Friday, July 12, 2013

Don't Listen To Your Customers--Watch Them | Fast Company ...

"It's not the consumers' job to know what they want," Steve Jobs famously said. Jobs was talking about products that hadn't been envisioned yet--there was no way for consumers to know they wanted a phone that gave them directions until such a thing even existed.

But there's a broader sense in which consumers may not quite know what they want, says Shayan Zadeh, cofounder and co-CEO of Zoosk, which bills itself as the "smart way to date." As Zadeh has learned in running a dating site, there's a gulf between what people say they want, and what their behavior reveals about what they actually want. Oftentimes, the key to running a successful business may be watching what your customers do, rather than what they say. (At any rate, it's working for Zoosk, which recently revealed that it made $40 million in revenues in the first quarter of 2013.)

Zadeh offers what he calls an oversimplified example. There might be a user on his site who says he just doesn't go for brunettes--has no interest in them at all. But pay attention to how this gentleman acts--whose profiles he clicks on, who he chats up, and who he winds up dating or even marrying--and lo and behold, it turns out he'll make an exception here and there. And it was allowing for that exception that made his experience on the site. As with hair color, so with many other facets of a potential mate.

All this is quantifiable. Zoosk tracks a user's behavior, feeds this into an algorithm, and makes a more highly educated guess the next time it serves up potential matches. In essence, Zoosk has learned how not to listen to its users--how to know what they mean, rather than what they say. "This modeling we do is very similar to credit score modeling," says Zadeh. In the same way a system tries to answer the question, "What is the likelihood this person will pay her next bill?," Zoosk's modeling attempts to answer the question, "What is the likelihood this pair of people will hit it off?"
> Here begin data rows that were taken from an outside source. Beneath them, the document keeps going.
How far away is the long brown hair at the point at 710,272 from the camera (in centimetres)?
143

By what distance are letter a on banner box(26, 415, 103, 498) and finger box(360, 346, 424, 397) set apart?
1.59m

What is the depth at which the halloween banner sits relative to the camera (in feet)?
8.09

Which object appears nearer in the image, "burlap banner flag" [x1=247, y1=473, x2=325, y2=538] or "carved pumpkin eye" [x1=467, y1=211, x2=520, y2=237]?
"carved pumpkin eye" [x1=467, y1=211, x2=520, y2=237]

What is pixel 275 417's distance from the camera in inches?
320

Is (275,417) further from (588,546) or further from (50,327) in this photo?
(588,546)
"We still do compatibility questions," says Zadeh, mentioning that dating site staple. "But those to me are just the icing on the cake. Who we actually show you is the most important factor, and we do a lot of work before we show you anybody."

Of course, applying Big Data to the Big Date is nothing new--various sites talk shop like this at the annual Digital Dating Conference, which Fast Company has covered before. But Zoosk's focus on deeds above words sets it apart--at least from most other dating sites. Zadeh points out that other businesses have long ago learned when to listen to the client, and when not to. He gives the example of real estate agents, who know that even when a client says he'll only take a south-facing three-bedroom in North Brooklyn, it's not unheard of for him to fall in love with that west-facing two-and-a-half-bedroom in South Brooklyn. "Agents mix and match," Zadeh says. "They'll give you 90% what you ask for, but they'll throw in another 10% that deviates from that."

Why don't people know what they want? I ask Zadeh. "It's not that they don't know what they want; it's what they perceive that they should want," he says. "It's a complex psychological thing. It's, ?What do my friends expect me to go with?' ?What does society expect me to like?' All these combined create a mask over what you truly like, and you might not even know you're interested in something until you see it."

Zadeh thinks that more businesses ought to use Zoosk's trick of watching what users do, rather than what they say. Though he cautions that you need to have an awful lot of data to do it well. Zoosk has 40 million singles in its system; between 10-15 million of them are active in a given month.

If you're reaching scale like that, it may be time to stop listening to your customers and the start watching them. "I'm sure Amazon is looking at behavioral information extensively, and if they're not, they should be," says Zadeh. Then again, he realizes there are certain obvious differences between the kinds of matches Amazon and Zoosk make. "Their problem is simpler than ours," he says. "A book can't turn you down."